■ Fragmento seleccionado
┏━━

Los estudios de historia de Colombia muestran claramente que las fuerzas armadas han servido siempre y de manera preferente a los dueños del gran capital y a los terratenientes y ese sello de clase ya se ha visto corroborado en momentos de tránsito y de dificultades. No son los militares quienes defienden la libertad de prensa, son los periodistas y los trabajadores de la cultura; no son los militares quienes luchan por la libertad de expresión, son los intelectuales y los escritores independientes; no son los militares, comprometidos con el establecimiento, quienes garantizan los derechos fundamentales, y sí lo son los trabajadores y los estudiantes con sus movilizaciones quienes defienden el acceso al conocimiento y las posibilidades de cambio en la administración de la justicia. Son los millones de colombianos con sus protestas y con sus movilizaciones quienes defienden la nación, los otros la ferian, la dilapidan.

┗━━

■ Ejercicio 1
Reescribe como lista el párrafo del fragmento que empieza con "Los estudios de historia de Colombia", conservando sus datos principales.
■ Ejercicio 2
Prolonga el fragmento sobre las fuerzas armadas en Colombia a partir de su última oración.
El listado no guarda relación con el fragmento.

■ Extracto de datos

┏━━

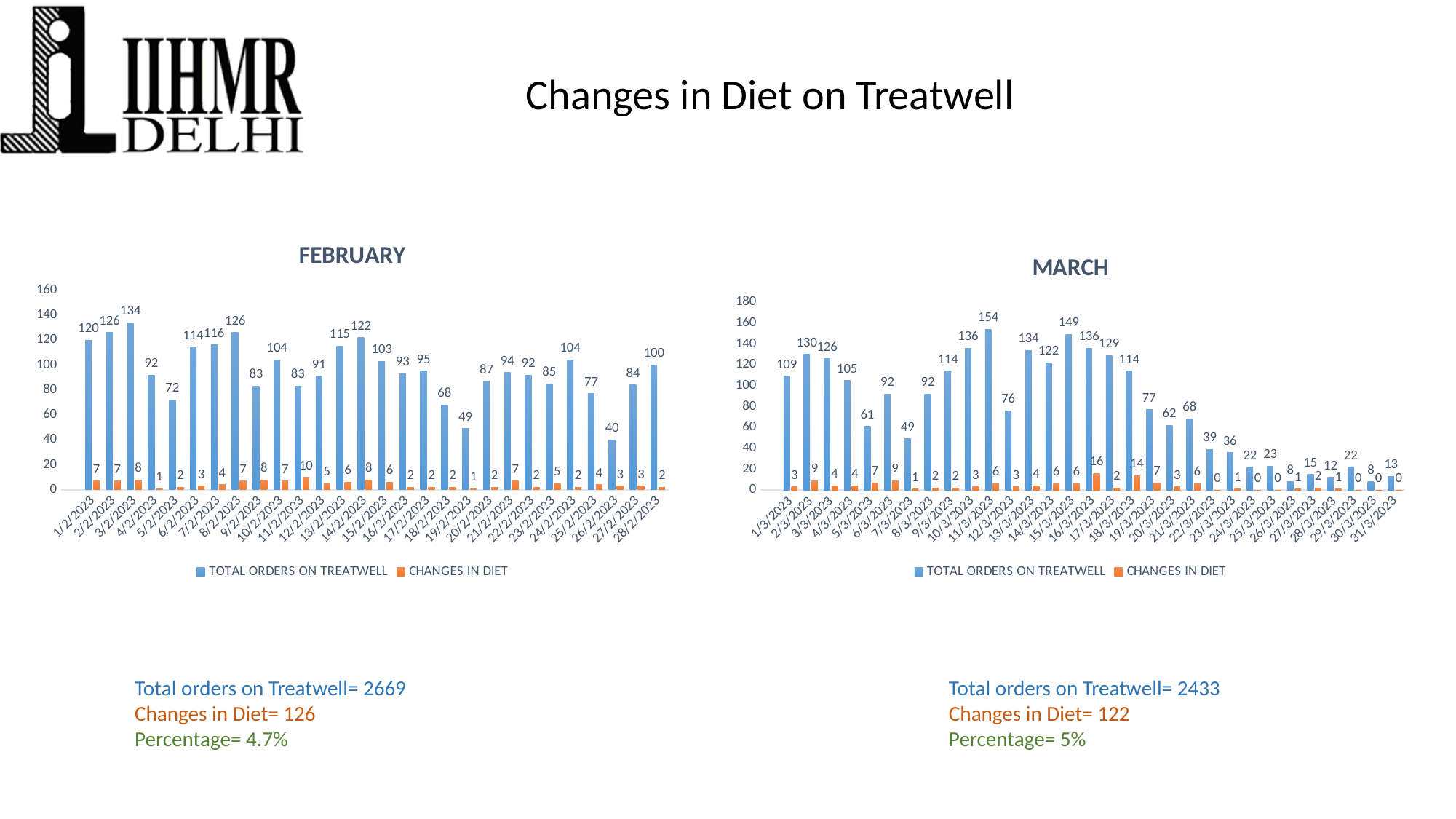
In the FEBRUARY chart, what is the difference between TOTAL ORDERS ON TREATWELL on 1/2/2023 and on 5/2/2023? 48 In the MARCH chart, which is larger, TOTAL ORDERS ON TREATWELL on 2/3/2023 or on 15/3/2023? 15/3/2023 In the MARCH chart, do the TOTAL ORDERS ON TREATWELL values generally rise or fall from 16/3/2023 to 31/3/2023? Fall In the FEBRUARY chart, what is the value of CHANGES IN DIET on 12/2/2023? 5 In the FEBRUARY chart, on which date is TOTAL ORDERS ON TREATWELL lowest? 26/2/2023 In the MARCH chart, what is the value of TOTAL ORDERS ON TREATWELL on 11/3/2023? 154 In the FEBRUARY chart, what is the value of TOTAL ORDERS ON TREATWELL on 3/2/2023? 134 In the MARCH chart, what is the value of CHANGES IN DIET on 19/3/2023? 7 In the FEBRUARY chart, how many series does the legend list? 2 In the MARCH chart, how many dates are shown on the x axis? 31 What kind of chart is the MARCH chart? Bar chart In the MARCH chart, on which date is CHANGES IN DIET highest? 16/3/2023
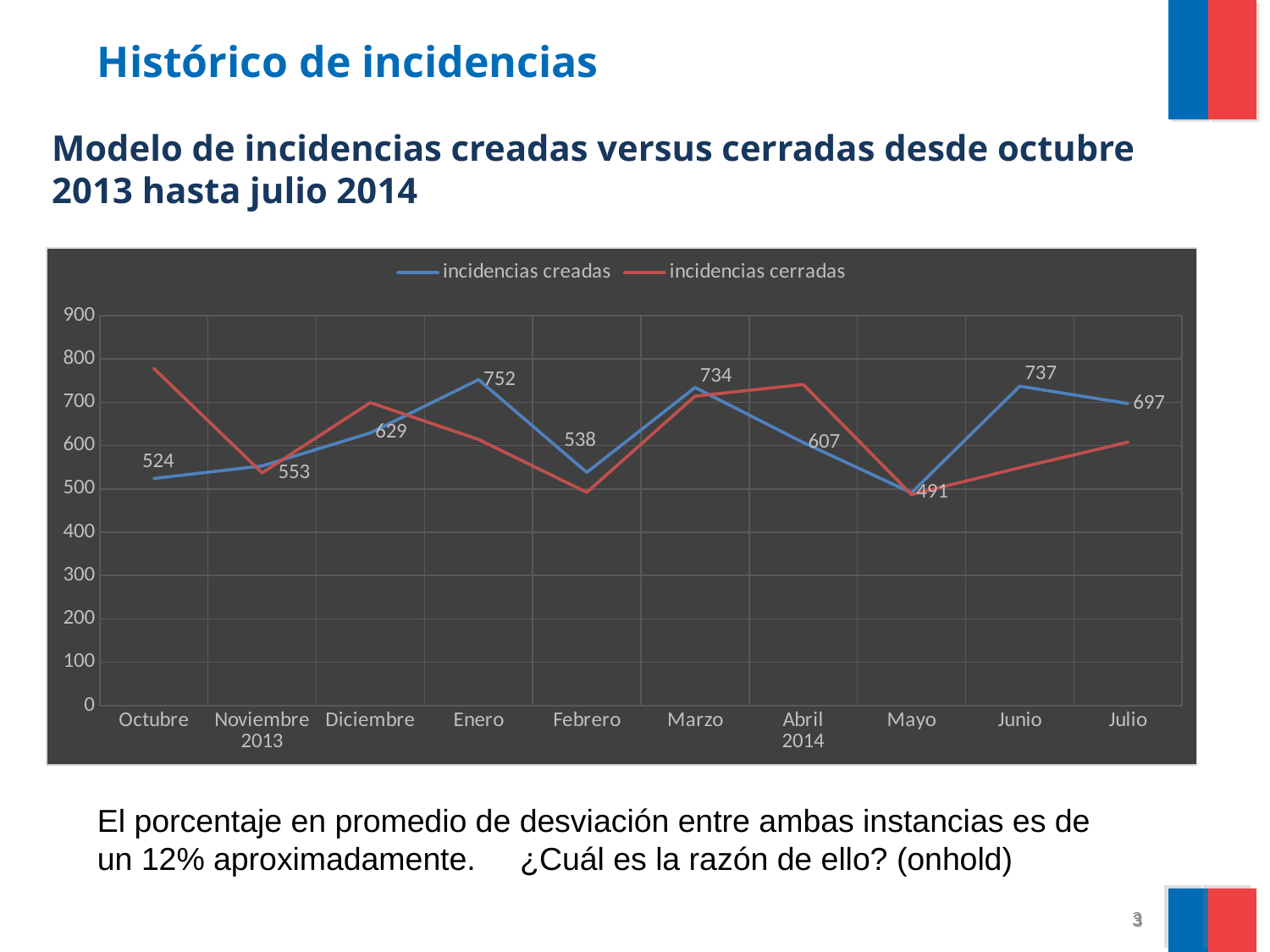
In which month is incidencias creadas lowest? Mayo What kind of chart is shown on the slide? Line chart In which month is incidencias creadas highest? Enero What is the value of incidencias creadas in Octubre? 524 What is the value of incidencias creadas in Mayo? 491 How many months are shown on the x axis? 10 What is the difference between incidencias creadas in Enero and in Mayo? 261 Is the value of incidencias cerradas in Octubre greater or less than 700? greater How many series does the legend list? 2 What is the value of incidencias creadas in Enero? 752 Is the value of incidencias cerradas in Febrero greater or less than 600? less Which is larger for incidencias creadas: Diciembre or Abril? Diciembre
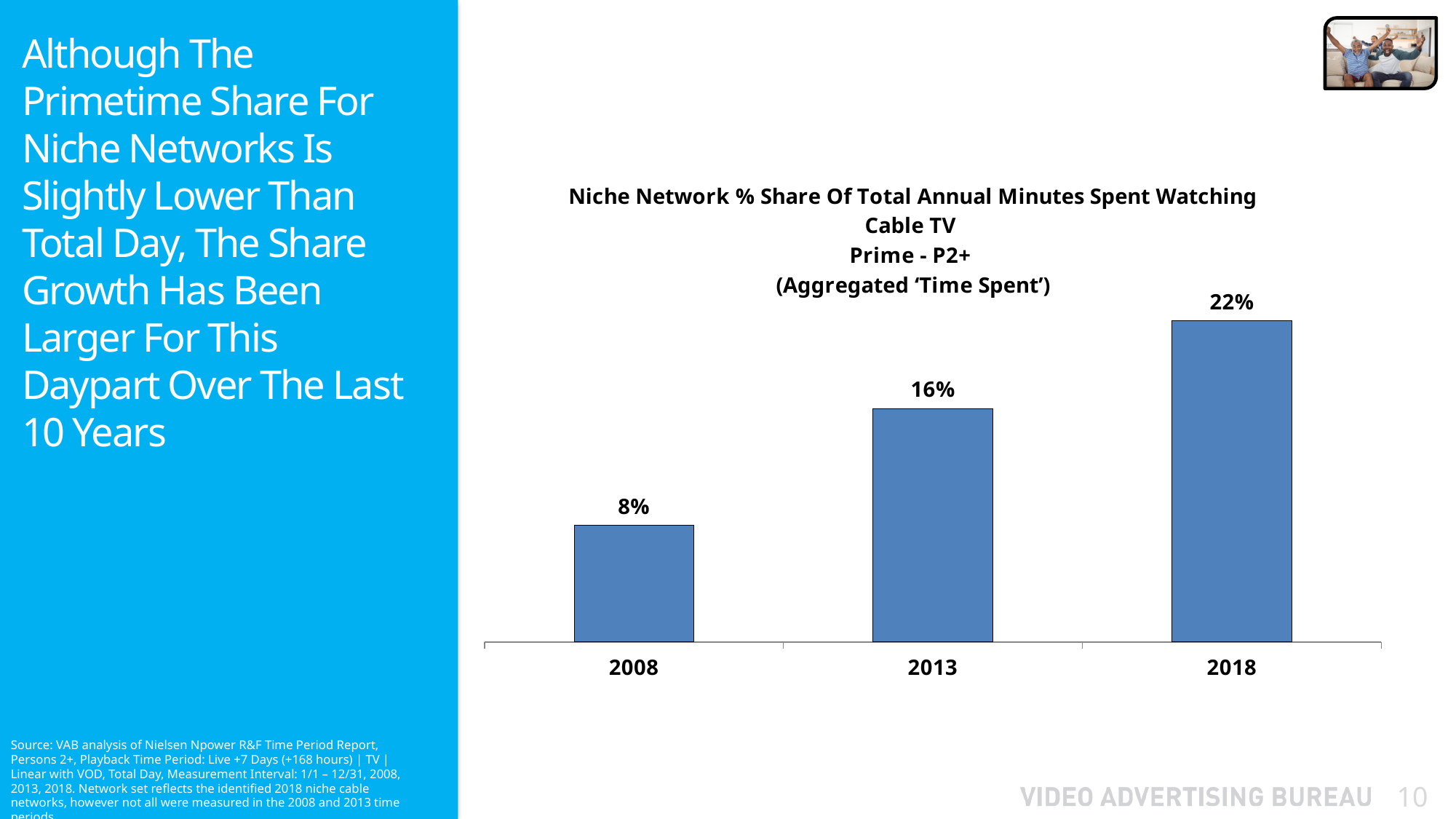
How many years are shown on the chart? 3 Which year has the highest niche network share? 2018 What is the difference in niche network share between 2018 and 2008? 14% Which year has a larger niche network share, 2013 or 2018? 2018 Which year has the lowest niche network share? 2008 Does the niche network share rise or fall from 2008 to 2018? Rise What is the niche network share of total annual minutes spent watching cable TV in prime for 2018? 22% What audience demographic is named in the chart title? P2+ What is the difference in niche network share between 2013 and 2008? 8% What is the niche network share of total annual minutes spent watching cable TV in prime for 2008? 8% What is the niche network share of total annual minutes spent watching cable TV in prime for 2013? 16% What kind of chart is shown on the slide? Bar chart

┗━━

■ Respuesta escrita 1
- Según los estudios de historia de Colombia, las fuerzas armadas han servido siempre, de manera preferente, a los dueños del gran capital y a los terratenientes. Ese sello de clase se ha corroborado en momentos de tránsito y de dificultades.
- La libertad de prensa no la defienden los militares, sino los periodistas y los trabajadores de la cultura.
- La libertad de expresión no la defienden los militares, sino los intelectuales y los escritores independientes.
- Los derechos fundamentales no los garantizan los militares, comprometidos con el establecimiento. Los trabajadores y los estudiantes, con sus movilizaciones, defienden el acceso al conocimiento y las posibilidades de cambio en la administración de la justicia.
- Quienes defienden la nación son los millones de colombianos que protestan y se movilizan. Los otros la ferian y la dilapidan.

■ Respuesta escrita 2
Colombia es una nación extraña dónde las autoridades de las Naciones Unidas son abucheadas e insultadas cuando vienen a hablarnos de paz para el progreso. Somos un país donde millones de desposeídos votan permanentemente por quienes destruyen la nación y arrebatan el futuro a las generaciones que con grandes sacrificios esos millones de trabajadores alimentan y educan precariamente. Nadie parece conmoverse con las “ejecuciones del presupuesto” apresuradas, suntuarias, erráticas para no dejar esos fondos sometidos a las leyes de garantías. Nadie parece estar interesado en revisar la pertinencia de las inversiones y esa indolencia, esa indiferencia es más grave dada la desigualdad en la distribución de los ingresos.
Y por ello mismo hay que resaltar el trabajo honrado, la gestión de tantos trabajadores e impulsores creativos de empresas de cerveza, de café, confecciones, producción agrícola y muchos sectores que son quienes llevan en hombros esta nación esquilmada por una élite indiferente a la paz y amiga de la guerra.